[WORK REQUEST] After finding "ferienwohnung sonja - studio" in a line below, print that line and the rest of the lines exactly, leaving out all pictures.

[STUDY MATERIAL]
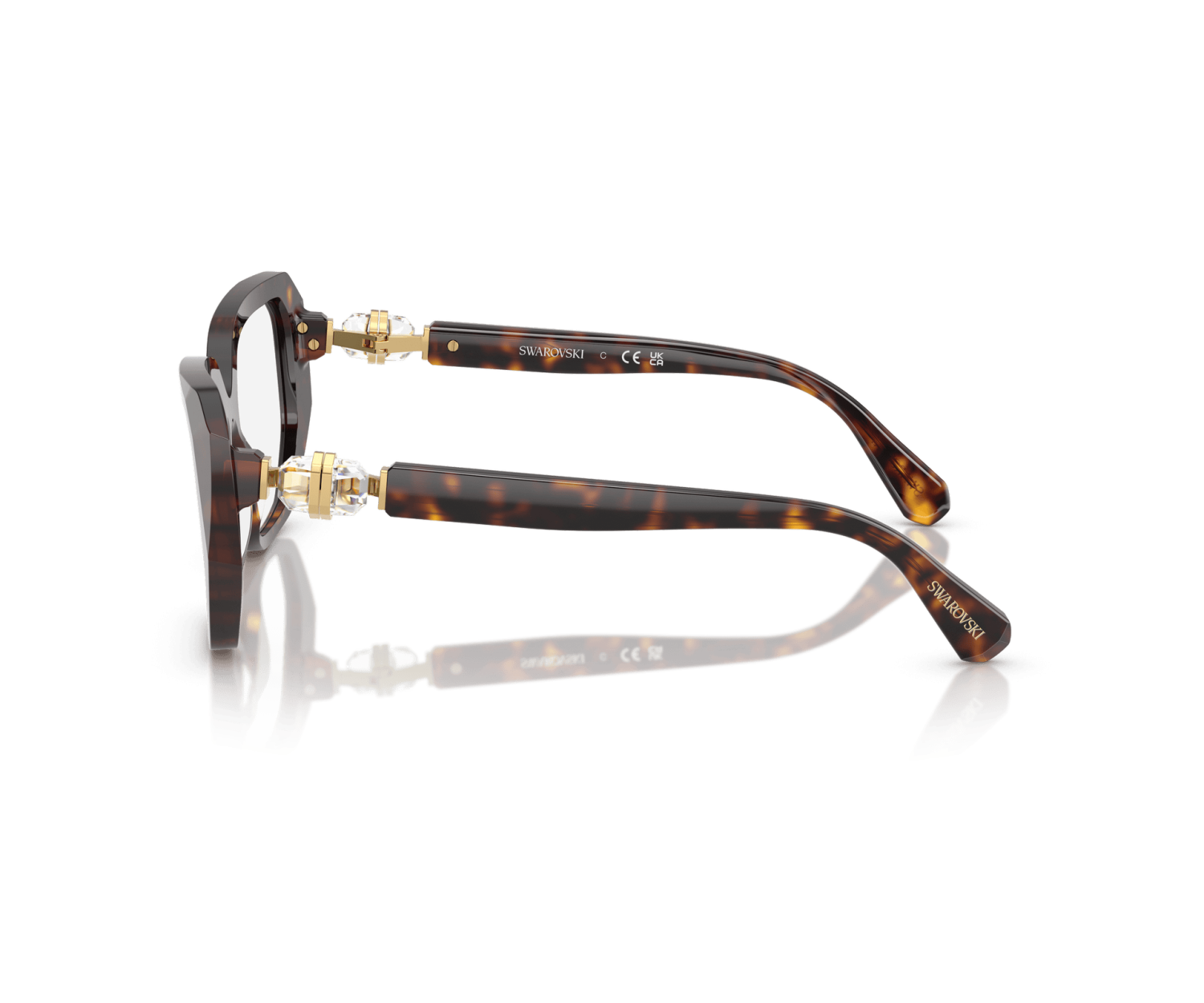 SWAROVSKI - SK2035 - 1002 - 55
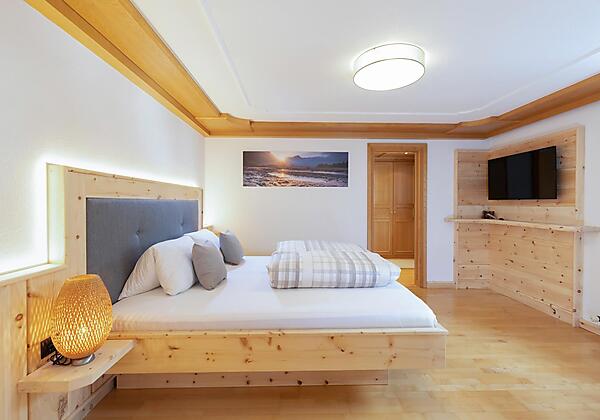 ferienwohnung sonja - studio stablblick - doppelbe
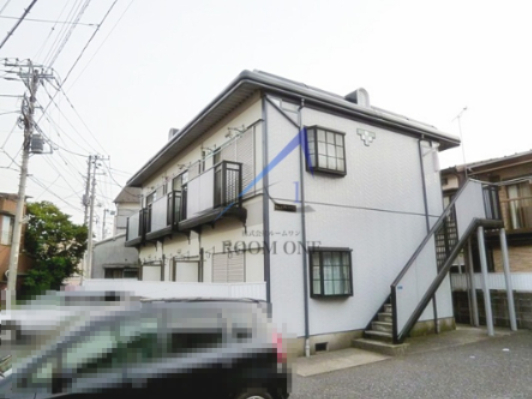 建物外観　外観です。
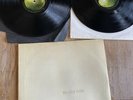 BEATLES WHITE ALBUM 1st PRESS UK LOW NUMBER 0025057
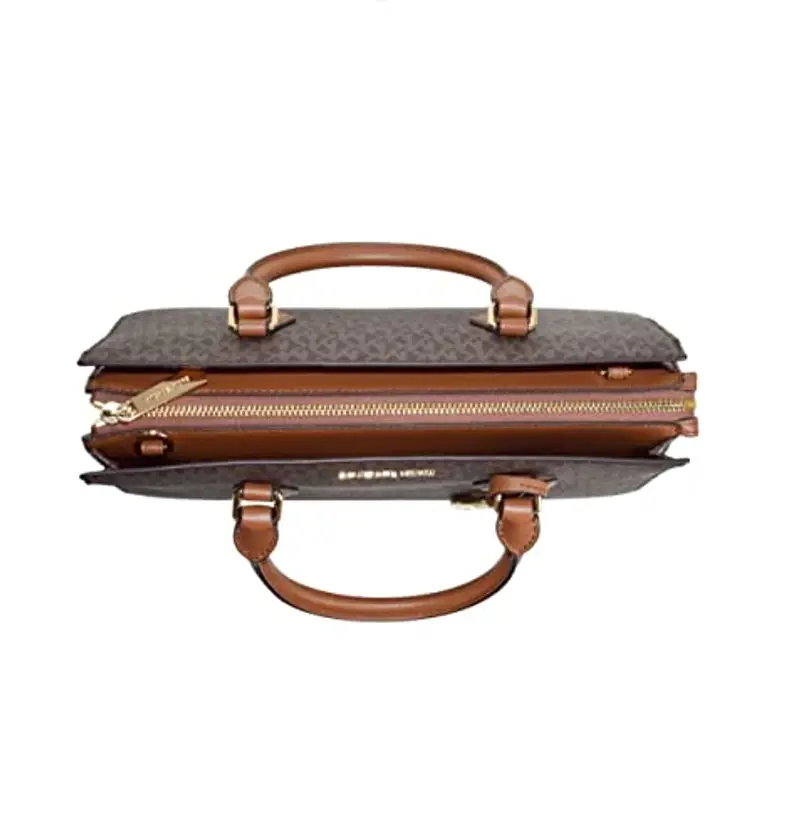 Michael Kors Borsa a tracolla Donna Marrone 2294903 miniatura 3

[ANSWER]
 ferienwohnung sonja - studio stablblick - doppelbe
 建物外観　外観です。
 BEATLES WHITE ALBUM 1st PRESS UK LOW NUMBER 0025057
 Michael Kors Borsa a tracolla Donna Marrone 2294903 miniatura 3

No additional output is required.